Por mucho que Itxaso me hubiera advertido de que lo habría, el giro religioso me sorprendió. Aquella era una idea de Dios muy diferente al habitual concepto antropomorfo de las religiones tradicionales, sobre todo occidentales. Al parecer Jean Marc repetía palabra por palabra las enseñanzas de Antonio Blay, un psicólogo que había introducido en España, a finales de los años setenta, un marco teórico para la psicología que mezclaba conceptos del hinduismo y de la cultura zen y que tuvo una buena acogida en el mundo terapéutico, no solo porque no entraba en contradicción con las tesis de la psicología y del psicoanálisis, sino porque ofrecía métodos no solo para desvelar el inconsciente sino para reeducarlo, principalmente basados en la meditación y la autosugestión. “En esencia, todos los seres humanos estamos hechos de amor, de inteligencia y de energía”, decía, “y el sentido de nuestra existencia es desarrollar todo lo que podamos esos tres focos”. Decía esto mientras abría las manos y las colocaba como si sostuviese un globo enorme e imaginario entre ellas. “Esos tres focos son potencialmente infinitos, porque provienen todos de una misma fuente, una fuente superior e infinita. Hay una misma e infinita inteligencia de la que todos somos parte, una misma e infinita energía de la que todos participamos, y un mismo e infinito amor del que todos somos representaciones, y lo más hermoso de todo es que esas tres fuentes son en realidad la misma”.

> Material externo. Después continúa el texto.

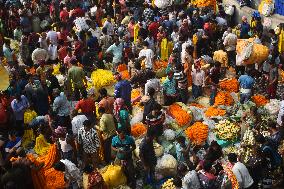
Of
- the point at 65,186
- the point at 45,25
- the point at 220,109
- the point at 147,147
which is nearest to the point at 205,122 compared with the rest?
the point at 220,109

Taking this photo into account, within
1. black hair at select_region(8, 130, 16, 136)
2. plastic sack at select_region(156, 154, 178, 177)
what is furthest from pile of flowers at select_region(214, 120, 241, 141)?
black hair at select_region(8, 130, 16, 136)

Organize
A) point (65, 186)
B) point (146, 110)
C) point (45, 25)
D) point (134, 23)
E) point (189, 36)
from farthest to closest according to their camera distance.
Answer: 1. point (45, 25)
2. point (134, 23)
3. point (189, 36)
4. point (146, 110)
5. point (65, 186)

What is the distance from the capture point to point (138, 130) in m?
12.2

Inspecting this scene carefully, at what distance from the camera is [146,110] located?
11.5 meters

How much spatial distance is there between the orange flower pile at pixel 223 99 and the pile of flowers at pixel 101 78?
351 centimetres

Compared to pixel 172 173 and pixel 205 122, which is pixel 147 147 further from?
pixel 205 122

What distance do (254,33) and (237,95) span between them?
3455 mm

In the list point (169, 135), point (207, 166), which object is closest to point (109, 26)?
point (169, 135)

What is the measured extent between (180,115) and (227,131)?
4.34 ft

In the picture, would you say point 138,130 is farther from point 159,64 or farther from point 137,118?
point 159,64

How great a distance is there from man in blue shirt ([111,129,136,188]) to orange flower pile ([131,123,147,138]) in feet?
6.50

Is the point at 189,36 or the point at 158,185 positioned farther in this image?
the point at 189,36

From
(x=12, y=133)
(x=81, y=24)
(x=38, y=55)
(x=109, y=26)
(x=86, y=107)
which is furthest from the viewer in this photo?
(x=81, y=24)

Aquella visualización era solo una creencia, pero había que reconocer que era bonita, una espiritualidad o religiosidad agradable, fácil de aceptar. No se me ocurría mucho que objetar, así que volví al supuesto inicial. “Si estamos todos hechos de agua, ¿significa eso que todos somos agua?”, le pregunté. Me senté mejor en la silla y precisé mi pregunta. “Quiero decir, ¿que compartamos sensaciones o características demuestra que somos en realidad lo mismo?”. Me miró entonces con una sonrisa perspicaz y me dijo: “Itxaso me ha dicho que eres matemático”. Al decir esto me pareció que sus ojos se volvieron más oscuros, más concentrados. Asentí con un gesto lento de la cabeza y me preguntó: “¿Entonces habrás leído Planilandia?”. Sonreí con ternura: pues claro que lo había leído. Me lo había recomendado la profesora de matemáticas que tuve en el instituto. Era un libro corto, escrito por un maestro de una pequeña escuela de pueblo en la Inglaterra del siglo XIX. La intención del libro era de crítica social, pero su lectura y análisis representaban un hermoso ejercicio de visualización geométrica. El autor relataba cómo sería la vida dentro de un mundo de solo dos dimensiones, una recreación de cómo sería nuestra percepción geométrica si no pudiéramos movernos de la superficie, por ejemplo, de una mesa, ni tampoco pudiéramos ver nada más allá de ella. El personaje protagonista es un cuadrado que vive atrapado en el plano hasta que un cubo -que proviene de las tres dimensiones- lo ayuda a escapar y le enseña las maravillas dimensionales de las que había sido privado viviendo en Planilandia. Juntos descubren entonces Rectilandia y Puntilandia (los mundos de una y de cero dimensiones), una fábula que conduce a la pregunta de si existen más dimensiones de las que conocemos -pero que no somos capaces de percibir- y por lo tanto a plantearnos si no somos nosotros, los habitantes del espacio de tres dimensiones, poco más esclavos que aquel cuadrado de Planilandia, igual de ignorantes o limitados, solo que con una dimensión más.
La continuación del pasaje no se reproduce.